Mark Zuckerberg had an op-ed in the Washington Post today. In it he characterizes the uproar over Facebook’s privacy changes as a learning experience for the company and has promised easier to navigate privacy controls. He doesn’t really explain much further and I fear that these simplified controls will not address the problem that Danah Boyd identified in her recent writings. She clearly identifies the core issue being that even an engaged, savvy user has trouble to figuring out the effects of changing settings. It isn’t that they cannot figure out the controls, but rather there is a massive disconnect between their model of what the controls do and what they actually do.
He also doesn’t say that the underlying policy changes and automatic push towards making profile data more public will be undone as part of these changes. I expect that such a big reversal is too much to expect, especially since at no point does he actually accept blame and apologizes to users. Further, the set of principles he lists in the post are not in fact the same principles to which the site agreed in the wake of the policies changes back in December. To me, all this says Facebook sees this as a usability failure, not a privacy and trust failure.
In the op-ed, he does mention allowing users to completely disable sharing data with 3rd parties, which would be a huge concession. I’ll reserve praise until I see exactly how that actually works.

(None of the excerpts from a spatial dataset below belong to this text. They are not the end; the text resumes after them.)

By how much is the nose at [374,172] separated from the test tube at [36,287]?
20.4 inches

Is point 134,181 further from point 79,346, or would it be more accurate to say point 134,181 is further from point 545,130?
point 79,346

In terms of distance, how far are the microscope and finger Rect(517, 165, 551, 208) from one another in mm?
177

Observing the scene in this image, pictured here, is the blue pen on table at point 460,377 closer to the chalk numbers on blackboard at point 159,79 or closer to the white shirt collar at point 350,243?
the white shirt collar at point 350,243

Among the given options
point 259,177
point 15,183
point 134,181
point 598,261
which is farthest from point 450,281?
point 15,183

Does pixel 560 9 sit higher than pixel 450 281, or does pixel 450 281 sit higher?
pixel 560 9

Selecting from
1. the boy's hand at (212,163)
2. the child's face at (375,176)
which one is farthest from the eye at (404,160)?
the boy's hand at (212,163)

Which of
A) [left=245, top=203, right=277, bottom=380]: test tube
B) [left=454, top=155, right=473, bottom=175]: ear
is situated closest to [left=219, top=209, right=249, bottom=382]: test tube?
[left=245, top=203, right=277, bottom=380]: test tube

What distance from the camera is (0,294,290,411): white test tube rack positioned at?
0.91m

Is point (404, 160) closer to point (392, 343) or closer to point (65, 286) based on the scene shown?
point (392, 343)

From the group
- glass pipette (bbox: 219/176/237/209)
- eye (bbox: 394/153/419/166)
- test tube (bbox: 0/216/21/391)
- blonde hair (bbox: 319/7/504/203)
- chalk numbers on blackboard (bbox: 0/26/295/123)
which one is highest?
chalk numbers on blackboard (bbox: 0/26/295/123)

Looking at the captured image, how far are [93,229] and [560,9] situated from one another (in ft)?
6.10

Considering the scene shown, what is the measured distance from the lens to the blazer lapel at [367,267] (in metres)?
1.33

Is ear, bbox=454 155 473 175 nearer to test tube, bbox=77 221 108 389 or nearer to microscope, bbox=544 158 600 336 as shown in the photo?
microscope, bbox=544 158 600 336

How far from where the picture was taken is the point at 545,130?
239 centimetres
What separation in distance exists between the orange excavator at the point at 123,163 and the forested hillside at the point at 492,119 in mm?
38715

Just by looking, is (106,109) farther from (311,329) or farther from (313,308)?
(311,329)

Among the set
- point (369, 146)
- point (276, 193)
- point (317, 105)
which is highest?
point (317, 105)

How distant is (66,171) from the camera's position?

I think the changes Zuckerberg describes are mere placation, not evidence of any genuine understanding of people’s legitimate privacy concerns. I will be very happy if I am proven wrong but the fact that he leads off reiterating his naive belief that more sharing and more openness is good, the implication being it is an absolute good, tends to leave me cold. I read it to mean that he still hasn’t understand the argument made by an increasing number of people that the difference between private and public is very much nuanced and that privacy and secrecy simply are not the same thing.